Higher Cut-off Value Improves Identification of Heterozygous Glucose-6-Phosphate Dehydrogenase-Deficient Female Neonates
Keywords:G-6-PD variant, Multiplex allele-specific-PCR, Neonatal hyperbilirubinemia, Receiver operator characteristic curve analysis
Female neonates heterozygous for glucose-6-phosphate dehydrogenase (G-6-PD) deficiency exhibit variations in enzyme activity due to X chromosome inactivation, and may not be recognized by a fluorescent screening test or a quantitative enzyme activity assay. Given the known association of G-6-PD deficiency with risk of the severe outcome of neonatal hyperbilirubinemia, an accurate identification of heterozygous G-6-PD-deficient neonates is needed. The objective of this study was to measure red blood cell G-6-PD activity in female neonates with identified G-6-PD alleles for the determination of a cut-off value for heterozygous G-6-PD deficient neonates. Residual EDTA blood samples from 334 female neonates were evaluated for G-6-PD deficiency status using a fluorescent spot test (FST), measurement of G-6-PD activity, and detection by multiplex allele-specific-PCR of seven G-6-PD mutations common to northeastern Thailand. A receiver operator characteristic (ROC) curve analysis was employed to determine a G-6-PD activity cut-off value for heterozygous G-6-PD deficiency. FST classified 4.8% and 7.2% of neonates as complete and partial deficiency, respectively. Comparison of G-6-PD activities clearly allowed discrimination between G-6-PD-normal and -deficient neonates, but enzyme activity of G-6-PD-deficient heterozygotes ranged from 0 to 22.7 U/g Hb, covering the activities of deficient and normal groups. ROC curve analysis indicated a G-6-PD activity cut-off of 15.4 U/g Hb for identification of G-6-PD-deficient heterozygotes.
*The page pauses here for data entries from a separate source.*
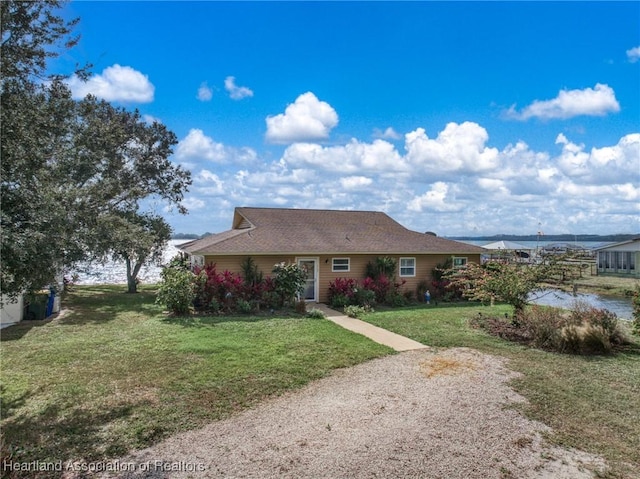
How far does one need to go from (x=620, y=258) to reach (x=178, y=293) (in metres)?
36.6

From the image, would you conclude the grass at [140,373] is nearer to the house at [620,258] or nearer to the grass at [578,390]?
the grass at [578,390]

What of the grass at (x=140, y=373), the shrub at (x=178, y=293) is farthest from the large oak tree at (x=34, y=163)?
the shrub at (x=178, y=293)

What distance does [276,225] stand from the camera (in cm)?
1920

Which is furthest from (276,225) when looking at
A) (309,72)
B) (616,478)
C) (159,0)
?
(616,478)

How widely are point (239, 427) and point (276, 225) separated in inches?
565

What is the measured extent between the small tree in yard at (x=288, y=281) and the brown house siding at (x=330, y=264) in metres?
1.07

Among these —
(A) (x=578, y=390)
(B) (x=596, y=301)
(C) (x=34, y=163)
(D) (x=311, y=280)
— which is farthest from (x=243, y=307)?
(B) (x=596, y=301)

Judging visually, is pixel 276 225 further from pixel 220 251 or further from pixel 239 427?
pixel 239 427

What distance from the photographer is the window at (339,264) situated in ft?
56.9

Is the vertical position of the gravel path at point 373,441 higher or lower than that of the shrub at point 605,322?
lower

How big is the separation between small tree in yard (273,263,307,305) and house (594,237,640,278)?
30.6 meters

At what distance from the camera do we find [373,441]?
4.86 metres

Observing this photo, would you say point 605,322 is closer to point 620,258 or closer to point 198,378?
point 198,378

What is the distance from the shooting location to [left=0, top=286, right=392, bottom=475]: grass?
5133mm
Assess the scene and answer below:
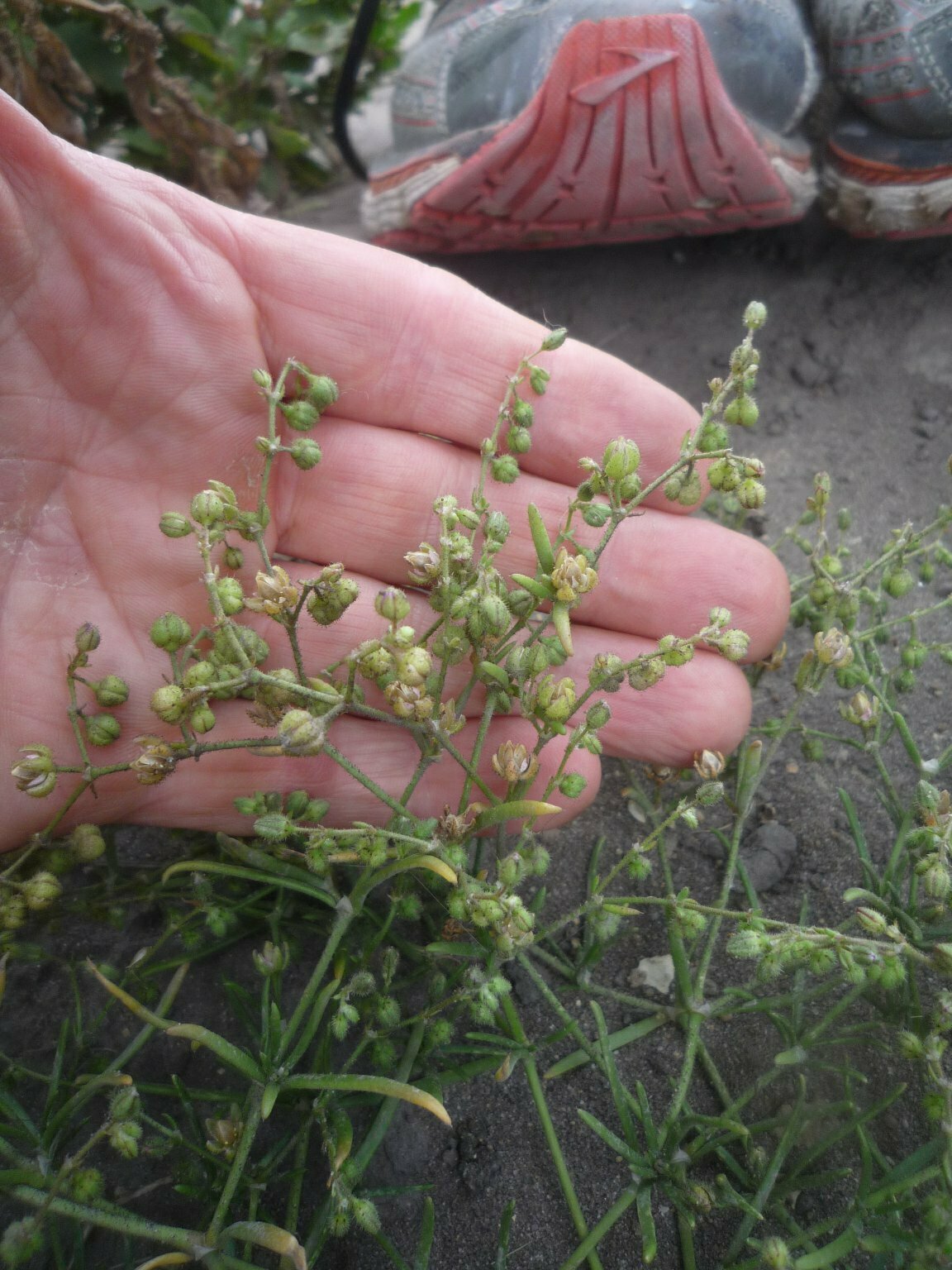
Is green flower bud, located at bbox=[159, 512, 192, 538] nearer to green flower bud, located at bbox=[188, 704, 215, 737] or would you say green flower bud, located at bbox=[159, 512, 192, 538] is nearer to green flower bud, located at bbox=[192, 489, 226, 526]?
green flower bud, located at bbox=[192, 489, 226, 526]

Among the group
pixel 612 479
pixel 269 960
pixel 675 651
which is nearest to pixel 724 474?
pixel 612 479

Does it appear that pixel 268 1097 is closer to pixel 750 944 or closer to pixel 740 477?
pixel 750 944

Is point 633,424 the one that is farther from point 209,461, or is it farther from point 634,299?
point 634,299

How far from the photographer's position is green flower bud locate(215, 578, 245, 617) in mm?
1292

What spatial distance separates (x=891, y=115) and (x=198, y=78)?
217cm

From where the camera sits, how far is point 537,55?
7.63 feet

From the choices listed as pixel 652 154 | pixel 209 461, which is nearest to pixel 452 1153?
pixel 209 461

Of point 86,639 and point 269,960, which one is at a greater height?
point 86,639

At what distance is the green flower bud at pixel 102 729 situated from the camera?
4.68 ft

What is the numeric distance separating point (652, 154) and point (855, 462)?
0.90m

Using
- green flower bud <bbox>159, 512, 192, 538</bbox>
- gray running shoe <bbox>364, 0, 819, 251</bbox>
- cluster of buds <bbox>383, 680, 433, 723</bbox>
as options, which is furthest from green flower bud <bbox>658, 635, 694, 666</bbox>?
gray running shoe <bbox>364, 0, 819, 251</bbox>

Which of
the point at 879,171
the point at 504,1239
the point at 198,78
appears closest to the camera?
the point at 504,1239

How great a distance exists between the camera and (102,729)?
1427mm

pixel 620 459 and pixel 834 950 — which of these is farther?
pixel 620 459
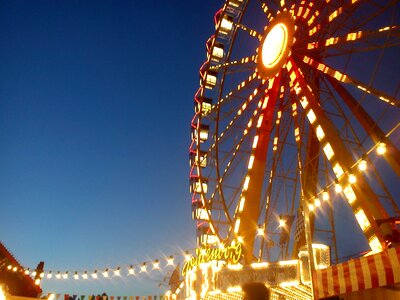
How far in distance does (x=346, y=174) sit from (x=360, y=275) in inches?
153

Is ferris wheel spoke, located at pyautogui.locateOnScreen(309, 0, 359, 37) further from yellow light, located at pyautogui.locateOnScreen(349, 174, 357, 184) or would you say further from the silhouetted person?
the silhouetted person

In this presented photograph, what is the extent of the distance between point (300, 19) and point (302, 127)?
488cm

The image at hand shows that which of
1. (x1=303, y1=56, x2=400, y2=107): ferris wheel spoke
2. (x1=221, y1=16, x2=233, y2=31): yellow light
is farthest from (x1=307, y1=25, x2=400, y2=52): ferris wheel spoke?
(x1=221, y1=16, x2=233, y2=31): yellow light

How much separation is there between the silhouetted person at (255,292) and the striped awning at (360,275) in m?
4.95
Prevalence of G-6-PD deficiency determined by this cut-off value was comparable to the prevalence of G-6-PD mutations, 37.4% and 35.6%, respectively. The established cut-off value improves identification of heterozygous G-6-PD-deficient female neonates, who, together with those with frank deficiency, are at risk of developing severe neonatal hyperbilirubinemia.